A person with LPA is normally
not a family member.
Scenario 2.
A Sheriff’s Deputy is normally
not a family member.
Scenario 3.
A person with PoA can consent
to treatment for the patient who lacks capacity.
Scenario 4.
A Court-appointed Deputy can consent to treatment for the
patient who lacks capacity, but must go back to the Court of Protection if
further consent is required for additional treatment.
Scenario 5.
A person with PoA can authorise
withdrawal of all care except basic care in cases of individuals with
persistent vegetative states.
Scenario 6.
An advance decision can
authorise withdrawal of all but basic care in cases of persistent vegetative
states.
Scenario 7
A person with PoA cannot
overrule an advance direction about withdrawal or withholding of
life-sustaining care.
Scenario 8
A woman is seen in the
antenatal clinic at 39 weeks’ gestation. Her blood pressure is 180/110 and she
has +++ of proteinuria on dipstick testing. She has mild epigastric pain. A
scan shows evidence of FGR with the baby on the 2nd. centile.
Doppler studies of the umbilical artery are abnormal and a non-stress CTG shows
loss of variability and variable decelerations. She is advised that she appears
to have severe pre-eclampsia and is at risk of eclampsia and of intracranial
haemorrhage. She is told of the associated risk of mortality and morbidity. She
is also advised that the baby is showing evidence of severe FGR and has
abnormal Doppler studies and CTG which could lead to death or hypoxic damage.

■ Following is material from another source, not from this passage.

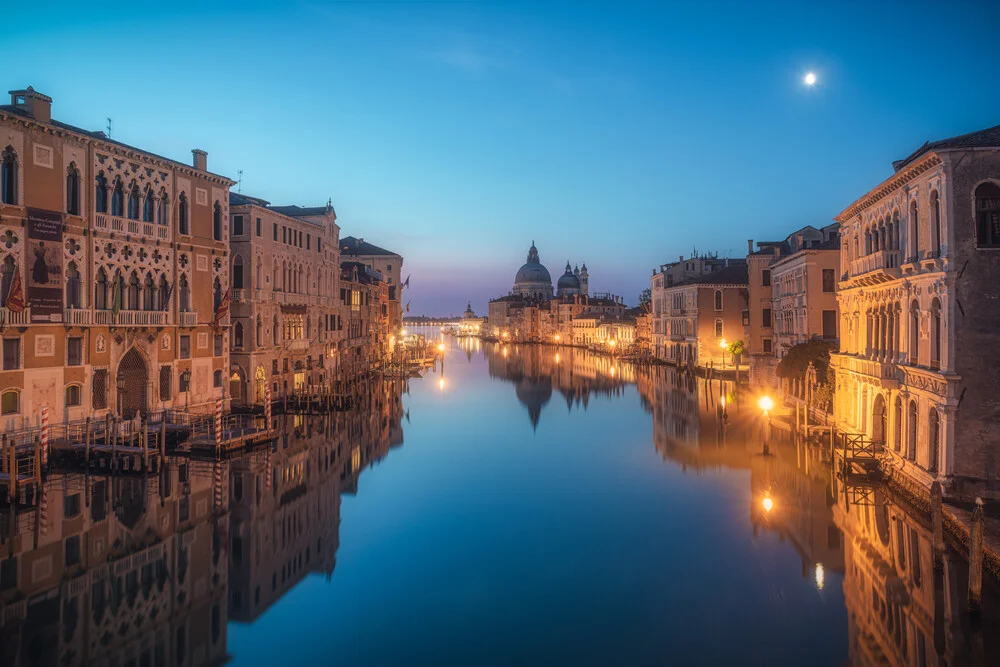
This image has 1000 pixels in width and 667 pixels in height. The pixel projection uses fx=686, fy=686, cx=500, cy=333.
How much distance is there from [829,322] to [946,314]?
51.8 feet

She declines admission or treatment. She says she trusts in God and wishes to
leave her fate and that of her baby in His hands. She is seen by a psychiatrist
who assesses her as competent under the MCA and with no evidence of mental
disorder. The obstetrician wants to apply to the COP for an order for
compulsory treatment. Can he do this?
Scenario 9
A woman is admitted at 36
weeks’ gestation with evidence of placental abruption. She is semi-comatose and
shocked. There is active bleeding and the cervical os is closed. Fetal heart
activity is present but with bradycardia and decelerations. The consultant
decides that Caesarean section is the best option to save her live and that of
the baby. When reading the notes, the registrar comes across an advance notice
drawn up by the woman and her solicitor. It states that she does not wish
Caesarean section, regardless of the risk to her and the baby. The consultant
tells the registrar that they can ignore it now that she is no longer competent
and get on with the Caesarean section for which she will be thankful
afterwards. The registrar says that the advance notice is binding. Who is
correct?
Scenario 10
An 8 year old girl is admitted
with abdominal pain. Appendicitis with peritonitis is diagnosed and surgery is
advised. The parents decline treatment on religious grounds. Can the consultant
in charge overrule the parents and give consent?